▸ To do
Transcribe the data in full and exactly, omitting any pictures.

Records shown START

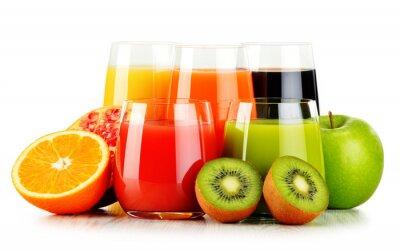 Affisch Glas med olika fruktjuicer isolerad på vitt. detox diet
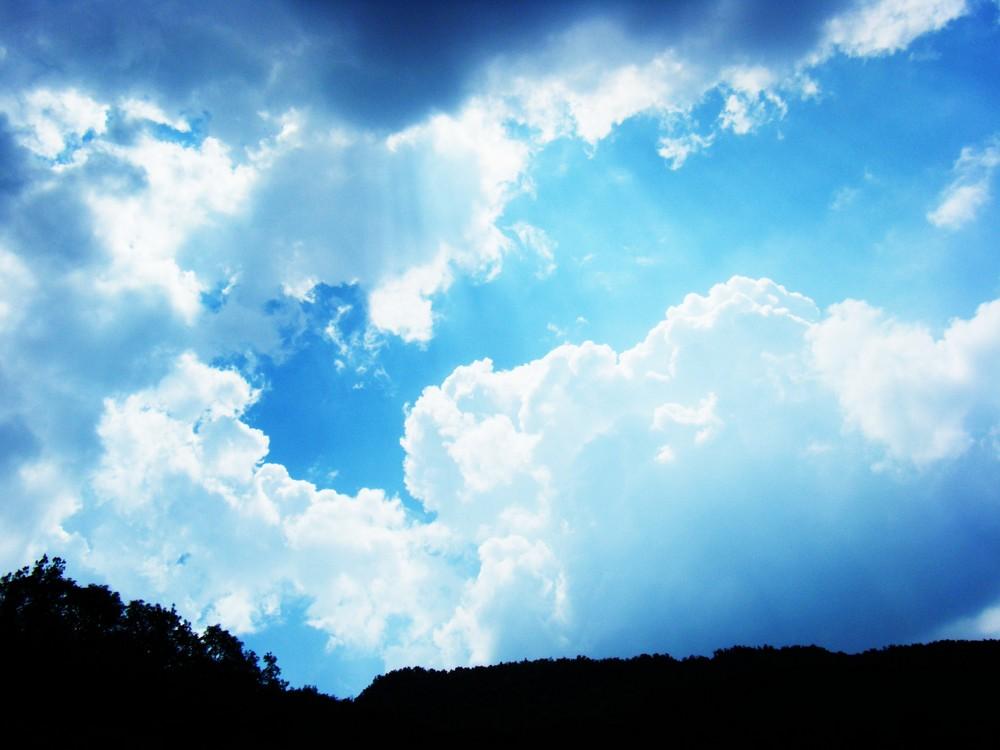 il sole c'è sempre..anche dietro alle nuvole.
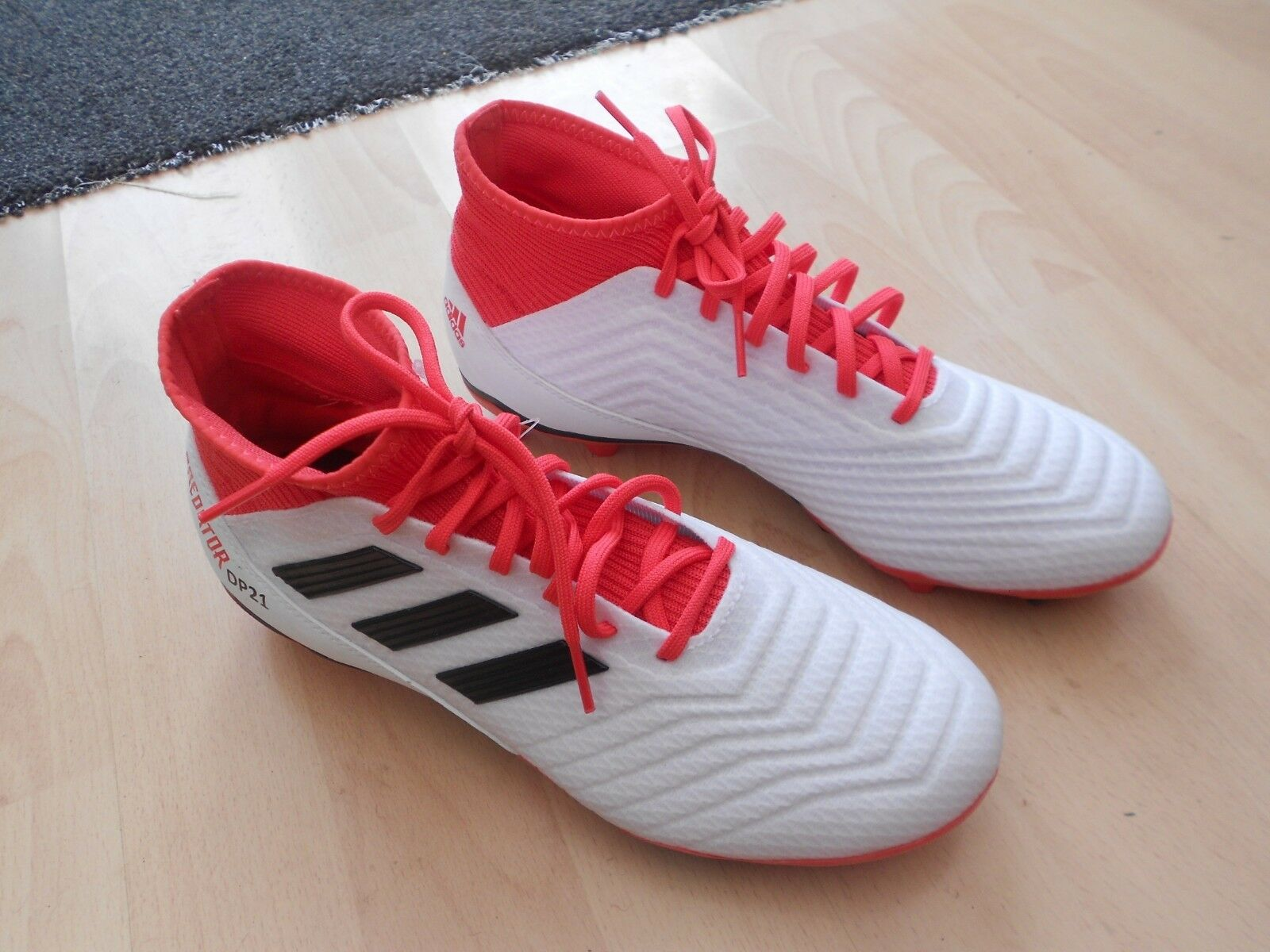 BNWOB ADIDAS PREDATOR 18.3 FG BOOTS -UK SIZE 8 - USED ONLY FOR TRYING ON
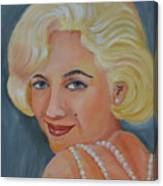 Marilyn Monroe With Pearls Canvas Print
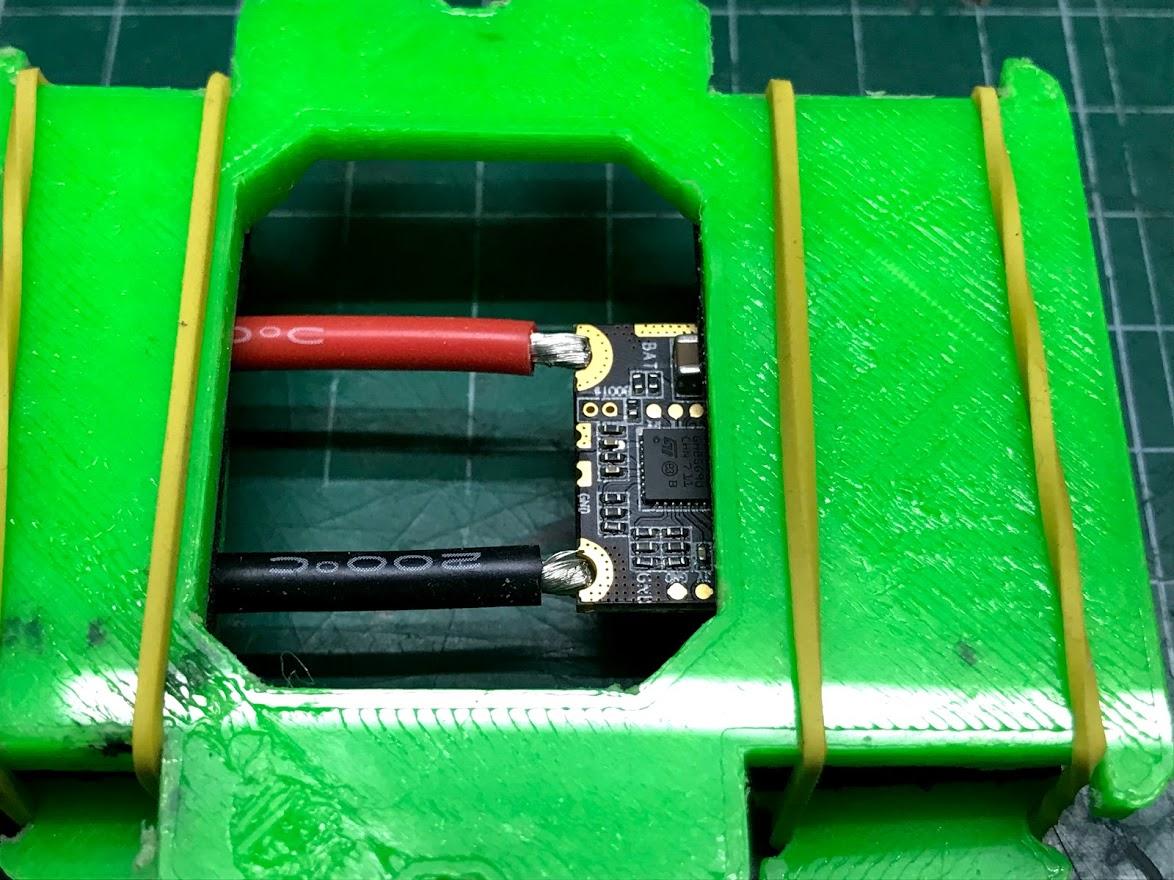 IMG_6385.jpg Télécharger fichier OBJ gratuit Classe X, Utilaje para soldar cables al ESC • Plan pour impression 3D, PaulDrones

Records shown END

▸ Output for this task
 Affisch Glas med olika fruktjuicer isolerad på vitt. detox diet
 il sole c'è sempre..anche dietro alle nuvole.
 BNWOB ADIDAS PREDATOR 18.3 FG BOOTS -UK SIZE 8 - USED ONLY FOR TRYING ON
 Marilyn Monroe With Pearls Canvas Print
 IMG_6385.jpg Télécharger fichier OBJ gratuit Classe X, Utilaje para soldar cables al ESC • Plan pour impression 3D, PaulDrones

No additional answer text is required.